Changing Some Code? Instrument It!

Legacy code can be problematic to handle, both from the perspective of testing and from keeping it running in production.

For adding tests to an existing code base, there’s a good rule of thumb to increase test coverage, slowly but surely.

Whenever you change some of the existing code, write tests for it. Every new tests adds to the overall confidence of making more changes over time.

Legacy code often suffers from another problem: lack of coverage in terms of metrics, in terms of monitoring.

Why not apply the same approach here then?

Whenever you touch code that’s not instrumented, add metrics. Whenever you touch code that broke in production but hasn’t given you enough insight when it did, add logging.

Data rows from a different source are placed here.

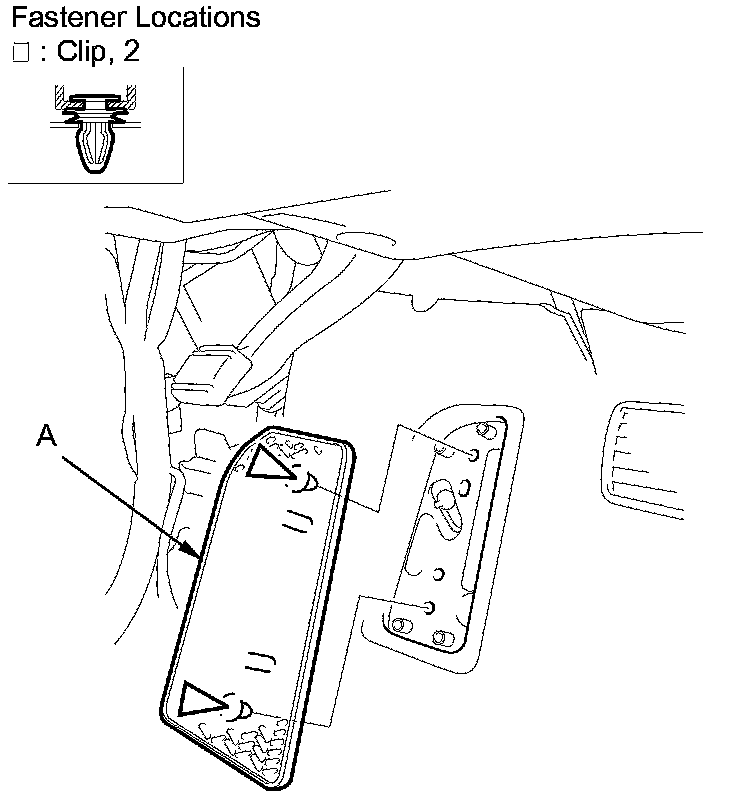 Fastener Locations
□ : Clip, 2

A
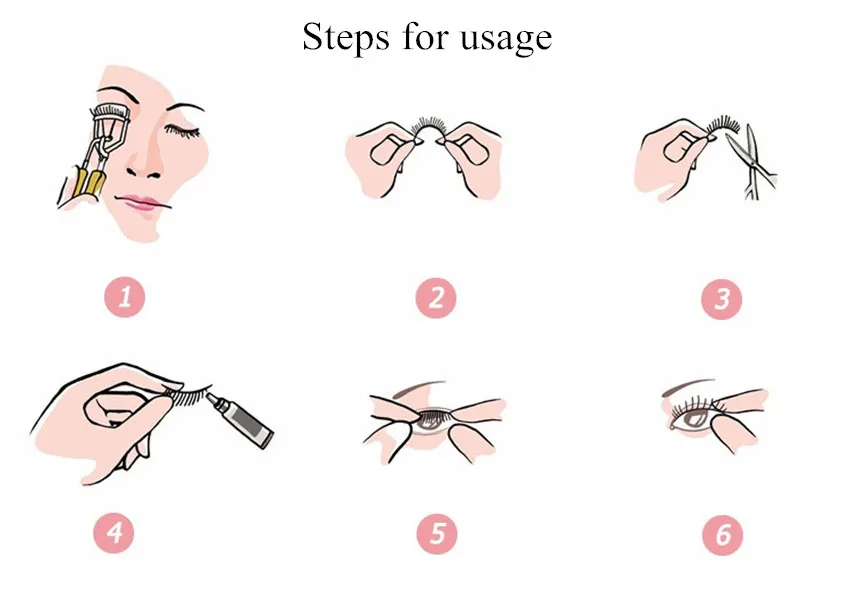 Steps for usage

1

2

3

4

5

6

Last week we had a short outage of our API because the Memcached server was temporarily unavailable. It recovered after a few minutes, but until then, the API failed miserably because about 1/3 of the requests we get touch Memcached. But the code doesn’t handle failures gracefully.

These requests touch Memcached to check for the last status for a repository, to deliver the right build status image based on branch and build result. We store these results in Memcached as the builds finish.

The code in question doesn’t need to let errors bubble to the top. It can just as well resort to using the database if need be, handling the request much more gracefully. Alternatively, it could also return an static result to reduce the impact on the database when the cache isn’t available.

Either way, the code now tracks when an error occurs. We retry Memcached requests, but eventually they’ll fail in scenarios when the server is fully unavailable.

Additionally, I realized that we don’t track any data on cache hits and misses. So I added the right metrics to track them to the code. Let’s look at an example, our code to fetch data for the build status badges from the cache. Here’s the old code:

def state_from_cache
  return unless repo
  return unless cache_enabled?

  cache.fetch_state(repo.id, branch)
end

It does a few checks and then hits the cache to fetch the data. Simple enough to add a metric to track hits and misses:

def state_from_cache
  return unless repo
  return unless cache_enabled?

  cache.fetch_state(repo.id, branch).tap do |result|
    if result
      Metriks.meter('status-image.cache-hit').mark
    else
      Metriks.meter('status-image.cache-miss').mark
    end
  end
end

On top of that, errors in the cache are also tracked and handled better.

What used to bubble up errors from the underlying library, now handles them better and raises a more specific error message. Plus, it tracks a metric for every error that we can now alert on, if it reaches a certain threshold.

def get(key)
  retry_ringerror do
    pool.with { |client| client.get(key) }
  end
rescue Dalli::RingError => e
  Metriks.meter("memcached.connect-errors").mark
  raise CacheError,
        "Couldn't connect to a memcached server: #{e.message}"
end

Last week’s outage benefitted our monitoring in two ways.

A Memcached outage doesn’t impact the entire API anymore. It also doesn’t dump stacktraces all over the logs, just simple error messages. Based on the metrics, we can set up alerts.

But what’s more, we can now make better decisions on how our status image data is cached and accessed.

Changing uninstrumented code is an opportunity to improve coverage of the metrics you’re tracking for your app. Use it, it’s mostly just one or two lines of code! Little investment, great long term return.